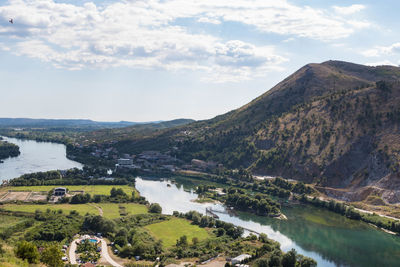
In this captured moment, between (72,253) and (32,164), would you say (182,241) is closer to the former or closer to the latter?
(72,253)

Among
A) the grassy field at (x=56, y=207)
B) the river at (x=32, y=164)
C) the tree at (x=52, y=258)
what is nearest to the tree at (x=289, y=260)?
the tree at (x=52, y=258)

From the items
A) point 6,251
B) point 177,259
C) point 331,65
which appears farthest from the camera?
point 331,65

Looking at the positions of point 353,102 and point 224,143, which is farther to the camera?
point 224,143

Exercise details
Update the listing above by changing every "camera" to "viewer" and keeping everything else identical. Leave the pictures out.

Solution for this task
In this captured moment, between (72,253) and (32,164), would you say (182,241) is closer to the former or closer to the latter?
(72,253)

Among
A) the grassy field at (x=56, y=207)
B) the river at (x=32, y=164)
C) the tree at (x=52, y=258)
what is nearest to the tree at (x=289, y=260)?
the tree at (x=52, y=258)

From the items
A) point 6,251
B) point 177,259
C) point 331,65
which appears farthest from the viewer?
point 331,65

Looking at the positions of point 353,102 and point 224,143, which is farther to the viewer?
point 224,143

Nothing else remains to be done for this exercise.